SUPPLIED PASSAGE:

^^^^

We treated the relative reference with an example on data offers of a Telecommunications company. In this section, we would tweak that example to illustrate how absolute references works.

In our example, we picked just one of the data plans, and whilst the price is fixed, we have different sales count for each month. Our task here is to calculate the revenue for each month using the uniform price of $1.3. This means that we would need to lock in the cell B3 when doing our multiplication. Let’s see the steps below:

**Step 1: ** Type in the formula $B$3 X B6 in cell C6 to calculate January’s revenue. Notice that cell B3 has a dollar ($) sign before and after the column letter. This signifies absolute referencing, and we can say cell B3 is anchored (locked in) meaning that when we copy and paste the formula to the rows below, our formula would still refer to cell B3 for the price. Note, to attach the dollar ($) sign without having to type it, enter the cell you are typing the formula in and on the reference, you want to anchor (say B3 in this case), press the F4 key once.

**Step 2:** Copy and paste the formula below as we have anchored the price by adding a dollar ($) sign before and after the column letter.

**Result:** The formula for the rows below still maintains cell B3 as the price, whilst sales count is automatically adjusted based on the relative reference principle in excel.

=$B$3*B7

=$B$3*B8

=$B$3*B9

=$B$3*B10

=$B$3*B11

We have come to the end of this tutorial. Always remember that you can save time having to manually edit cell references by using the correct anchoring. Absolute references should be when you have only one input which all calculations would use to derive their output.

Another thing worthy of note is that if you are selecting a reference outside of the current workbook you are working on, excel would automatically make it an absolute reference as you would see the dollar sign both before and after the column letter. Please make sure to check and adjust the references accordingly.

^^^^

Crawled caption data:

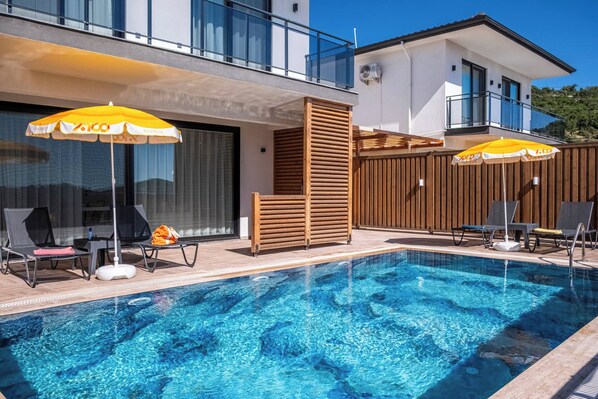 Piscina com espreguiçadeiras e guarda-sóis, cerca de madeira e um edifício com varandas.
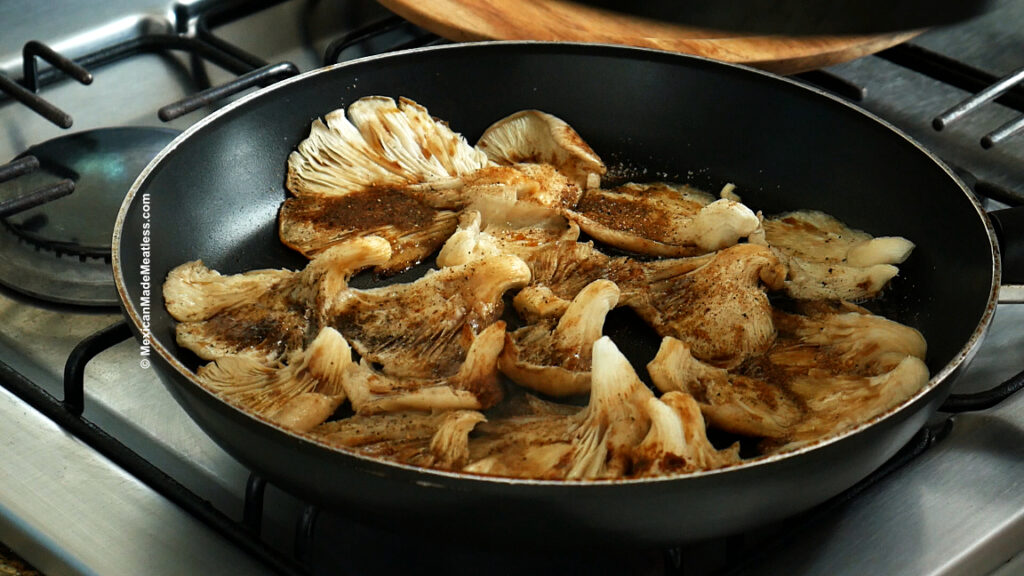 Seasoned mushrooms cooking to make vegan steak tacos.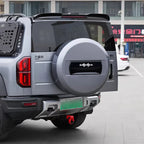 Silver rugged rear spare tire cover with black accent detail on a grey SUV.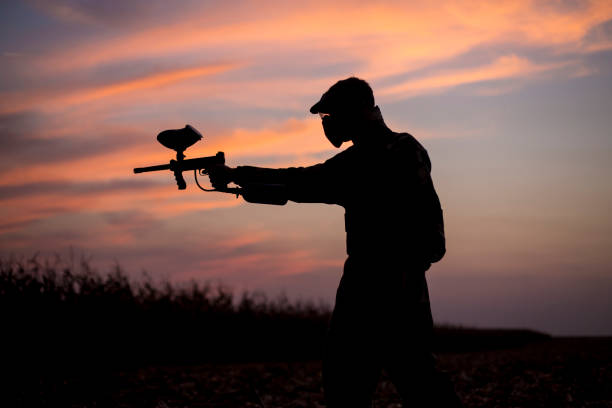 istock Silhouette of a paintball player 1041640288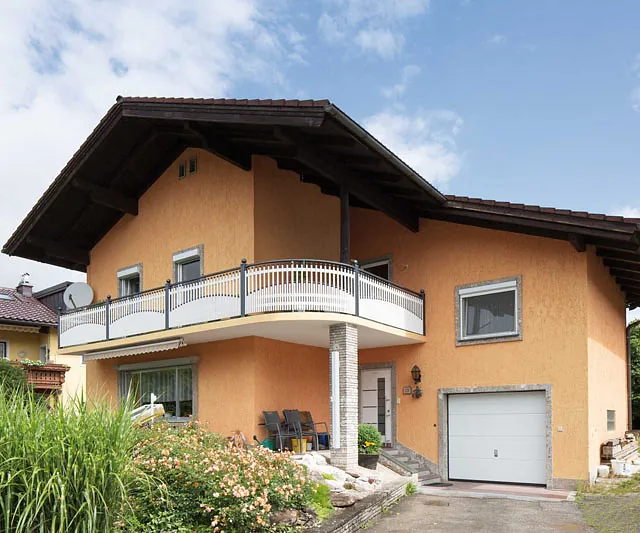 Ein imposantes Haus mit einem Balkon, der die Fassade des Gebäudes elegant ergänzt.
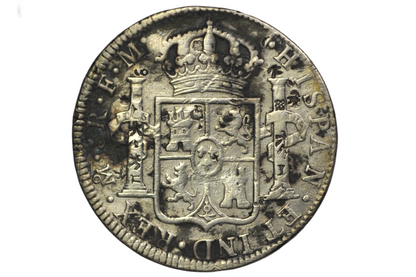 Reverse of a panish 8 reales from 1784. Two pillars on either side of a crest that is topped by a crown above. Lettering: Mo.8R.F.M. Hispan. ET IND.REX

^^^^

PROBLEMS TO WORK ON:
- A) In the absolute-reference tutorial, list each formula that stands on its own line after the Result paragraph.
- B) Return a word-for-word copy of the absolute-reference tutorial starting at the words "We treated the" and ending after the words "absolute references works.".
Work from the absolute-reference tutorial alone, not from the listing.

RESULTS IN ORDER:
- A)
=$B$3*B7
=$B$3*B8
=$B$3*B9
=$B$3*B10
=$B$3*B11

- B)
We treated the relative reference with an example on data offers of a Telecommunications company. In this section, we would tweak that example to illustrate how absolute references works.